The graphics, for example, are by and large quite lovely, very atmospheric... But. Half-Life 2, the game engine's parent, made better use of them, from both a hardware and a software perspective. Half-Life 2 ran well on my system with 512 MB of RAM; Vampire stuttered somewhat(when I upgraded to 2 GB, it smoothed out nicely.) Half-Life 2 also just _looks_ better, and doesn't distract with clipping, strands of wavy hair passing through the sides of people's faces, and moments of rough texturing.
The game combines RPG and action elements, which is frequently fun and interesting, but... It expects you to react too quickly for an RPG, and the way numbers are crunched will annoy action gamers. Even with your "natural" stats maxed out in a particular set of combat-based stats, you can easily find yourself gunned down by a larger group, or by some of the more powerful bosses. Some of the "supernatural" abilities may offset this; I can't say for certain, having only played through the game once. What I do know is that my character was pretty combat-centric, and still only won certain battles because of bugs or defects in the AI- enemies unable to hit you from certain positions, or getting stuck on pieces of the scenery.
The game allows a fair amount of flexibility in how you approach problems... But some of the options are either so convoluted or so difficult as to be unworkable, while others are excessively easy. Stealth in particular seems broken; I "stealth killed" any number of people who walked right into me, then turned around a few seconds later.
On the whole, the game feels poorly tested. Some abilities are far, far more useful than others, and unless I'm missing something, a character without at least one area of solid combat focus is simply going to die. You can't carry more than one of a type of gun, though selling all the duplicates one runs across on dead foes would have made it easier to raise money (which is ludicrously available at some times and completely sparse at others.)

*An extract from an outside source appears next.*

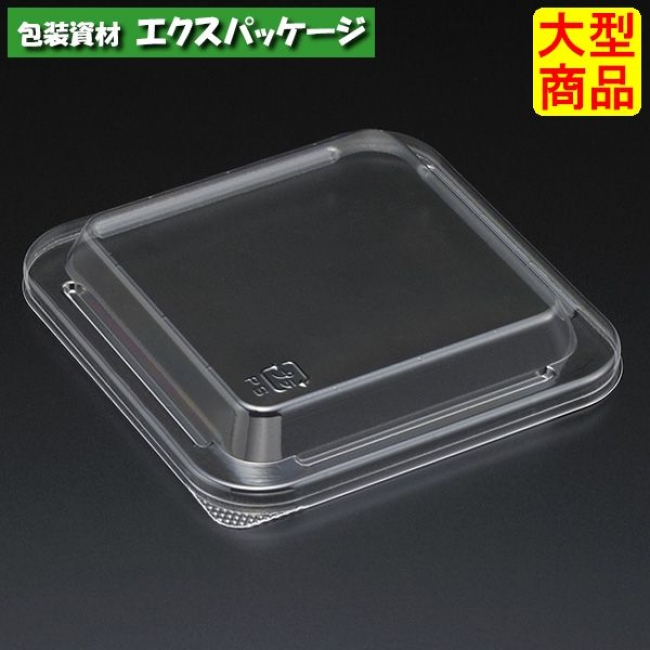 エスコン F角102 透明蓋 2000枚入 2412201 ケース販売 大型商品 取り寄せ品 スミ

Then there's the end game, where... Well, without spoilers, let me just call it kind of unsatisfying. Other endings may be available, but what I saw suggests they're merely variations on a theme, and that theme focuses more on some of the other characters you meet than on your own. After some of the ridiculously hard battles I fought, I'd like to know how _my_ character ultimately fared, maybe a spot of congratulations. Doesn't seem so much to ask, y'know?
Oh, one more word about those battles. The final boss or bosses are so ridiculously over-powered that I felt no shame at all in using any exploit available. One of them can repeatedly teleport and hit you from behind before you can react. The only way to avoid this is very precise timing and repeating a pattern over and over again. Said foe requires more than ten times as many hits to defeat as he does to defeat you. This kind of fight really makes you go: "Guys? What were you _thinking_?" When _succeeding_ isn't even any fun...!

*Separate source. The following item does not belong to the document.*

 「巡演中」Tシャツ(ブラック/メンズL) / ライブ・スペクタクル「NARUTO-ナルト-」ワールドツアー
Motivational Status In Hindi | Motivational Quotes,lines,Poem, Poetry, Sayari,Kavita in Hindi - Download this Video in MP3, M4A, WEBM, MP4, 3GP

Despite bugs and combat, I must give some significant praise: The dialogue is terrific, both in the writing and in the performance. I especially appreciated some of the humorous moments, much needed in the grim setting. The atmosphere is great, from the haunted hotel you encounter early in the game to the lairs of twisted, unholy creatures. The game generally feels _adult_, not in the sense in which the term is often used (where it could as easily be termed 'juvenile') but in a willingness to recognize shades of gray and handle uncomfortable topics without flinching.
Though I would hardly call the game an unqualified success, I enjoyed it, and I mourn for Troika, the now-deceased company that created it. Hardly anyone makes role-playing games combining character depth, plot depth and flexiblility to different player approaches the way they did. If only they had done a little more testing... If only they had settled the combat system more firmly in the RPG or action arena... If only...
P.S. Looking over this review, it occured to me that some might take my comment about "using any exploit available" to mean using a third-party hacking program or cheat codes; I used neither to complete the game. But if, say, a boss character got "hung up" on a corner, unable to move... I took no particular shame in whaling the tar out of them while they were unable to reciprocate. I occasionally used the game's own flaws against it, in other words.